# Whats cooking for Thanksgiving?



## salt and pepper (Nov 20, 2011)

Turkey , mashed/w/garlic ,gravy
onion pie
cheesecake/rasberry topping
stuffed shells/homemade tomato sauce/spinach/cheese
shrimp cocktail
onion soup
lime granita
Aspargraus/w/apricot-ginger
beer,wine 
stuffing

I just hope the two of us can handle it!


----------



## Dawgluver (Nov 20, 2011)

Would be happy to pull up a chair, S&P!  Your menu sounds wonderful!


----------



## salt and pepper (Nov 20, 2011)

So Dawg,
                Whats on your menu? I would like to come over and not have to cook!!


----------



## Dawgluver (Nov 20, 2011)

I have no idea, we go to my BIL's.  Cornbread stuffing for sure, SIL is a Southerner.  And I bring escalloped corn.


----------



## Whiskadoodle (Nov 20, 2011)

Whoo-hoo.   I ususally bring Scalloped Corn.    I 've tried unsuccessfully to slip in different cranberry compotes over the years too,  but that side of the family only likes the canned jelly kind which is considered Ruined if the can marks are disturbed.  
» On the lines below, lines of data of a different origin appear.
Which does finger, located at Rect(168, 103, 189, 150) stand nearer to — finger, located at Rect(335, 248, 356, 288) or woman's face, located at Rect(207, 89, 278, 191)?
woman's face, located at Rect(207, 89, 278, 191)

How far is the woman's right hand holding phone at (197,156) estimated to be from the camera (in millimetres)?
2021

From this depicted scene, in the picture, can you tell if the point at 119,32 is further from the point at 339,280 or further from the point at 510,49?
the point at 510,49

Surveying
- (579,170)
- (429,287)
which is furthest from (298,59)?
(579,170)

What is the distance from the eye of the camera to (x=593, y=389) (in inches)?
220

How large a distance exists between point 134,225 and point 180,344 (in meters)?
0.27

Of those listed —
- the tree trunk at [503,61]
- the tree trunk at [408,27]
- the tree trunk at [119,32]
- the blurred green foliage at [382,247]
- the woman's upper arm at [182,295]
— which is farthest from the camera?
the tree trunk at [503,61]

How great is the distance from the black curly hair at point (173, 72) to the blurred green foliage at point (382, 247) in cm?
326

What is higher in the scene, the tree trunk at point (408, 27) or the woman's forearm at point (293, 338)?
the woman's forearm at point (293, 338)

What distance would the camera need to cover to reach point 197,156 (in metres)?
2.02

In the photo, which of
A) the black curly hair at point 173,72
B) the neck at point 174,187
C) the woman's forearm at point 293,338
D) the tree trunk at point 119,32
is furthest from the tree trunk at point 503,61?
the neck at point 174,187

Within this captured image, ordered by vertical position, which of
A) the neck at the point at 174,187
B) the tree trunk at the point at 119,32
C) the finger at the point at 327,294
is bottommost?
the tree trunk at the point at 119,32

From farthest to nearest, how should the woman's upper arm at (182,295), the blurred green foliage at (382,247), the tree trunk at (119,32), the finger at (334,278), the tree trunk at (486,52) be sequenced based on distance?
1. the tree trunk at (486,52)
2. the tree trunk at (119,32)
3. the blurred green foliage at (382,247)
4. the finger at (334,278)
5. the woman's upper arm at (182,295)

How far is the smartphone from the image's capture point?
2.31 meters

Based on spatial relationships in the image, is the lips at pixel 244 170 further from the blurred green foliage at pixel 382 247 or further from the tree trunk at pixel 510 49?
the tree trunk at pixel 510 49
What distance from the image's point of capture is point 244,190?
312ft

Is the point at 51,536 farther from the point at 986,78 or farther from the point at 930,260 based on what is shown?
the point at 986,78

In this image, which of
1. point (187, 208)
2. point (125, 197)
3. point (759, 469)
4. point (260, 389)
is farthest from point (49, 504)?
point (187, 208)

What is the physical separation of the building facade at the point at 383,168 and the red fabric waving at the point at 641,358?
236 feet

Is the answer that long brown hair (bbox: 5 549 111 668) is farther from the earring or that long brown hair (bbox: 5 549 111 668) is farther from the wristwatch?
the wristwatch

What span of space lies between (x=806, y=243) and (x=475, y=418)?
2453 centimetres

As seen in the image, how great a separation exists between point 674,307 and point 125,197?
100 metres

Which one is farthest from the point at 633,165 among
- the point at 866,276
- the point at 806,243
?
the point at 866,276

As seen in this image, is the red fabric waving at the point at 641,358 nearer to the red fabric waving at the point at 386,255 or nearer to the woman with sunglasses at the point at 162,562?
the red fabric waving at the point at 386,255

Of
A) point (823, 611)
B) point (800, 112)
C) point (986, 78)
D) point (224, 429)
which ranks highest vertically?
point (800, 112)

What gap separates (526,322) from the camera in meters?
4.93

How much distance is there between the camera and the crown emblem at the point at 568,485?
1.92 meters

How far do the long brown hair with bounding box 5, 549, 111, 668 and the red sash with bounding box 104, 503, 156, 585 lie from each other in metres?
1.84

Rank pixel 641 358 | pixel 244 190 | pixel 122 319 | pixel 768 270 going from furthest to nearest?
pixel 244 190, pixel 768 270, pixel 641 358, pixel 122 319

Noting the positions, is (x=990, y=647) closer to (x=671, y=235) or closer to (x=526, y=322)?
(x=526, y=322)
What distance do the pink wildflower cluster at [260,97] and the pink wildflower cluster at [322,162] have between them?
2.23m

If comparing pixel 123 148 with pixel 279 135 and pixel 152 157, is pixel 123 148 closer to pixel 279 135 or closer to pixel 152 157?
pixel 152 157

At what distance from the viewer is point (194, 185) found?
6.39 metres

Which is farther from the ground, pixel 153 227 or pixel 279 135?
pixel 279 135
My BIL called me last night and asked me to bring Green Beans.   After 30 some years of making corn casserole,  only at holiday time,  It is refreshing to be asked to bring something else.    

I am thinking of making whole baby green beans with a red wine vinegar,  olive oil dijon,  garlic,  and fresh snipped rosemary - sauce.    Maybe a little lemon juice and some small onion ring slices mixed in.  Let this marinate.    

I won't call it a Salad, even though the sauce suspiciously resembles  3 bean salad minus 2 beans.    Serve it at room temperature and I get points for freeing up oven space too.   

Fred


----------



## pacanis (Nov 20, 2011)

I'll better know the answer to this question, Thursday.


----------



## JoshuaNY (Nov 20, 2011)

At my parents house there is Turkey, Stuffing, cranberries, corn caserole, green bean caserole, mashed taters, sweet potatoes.

And I bring the Brussel Sprouts with candied walnuts and pomegranite


----------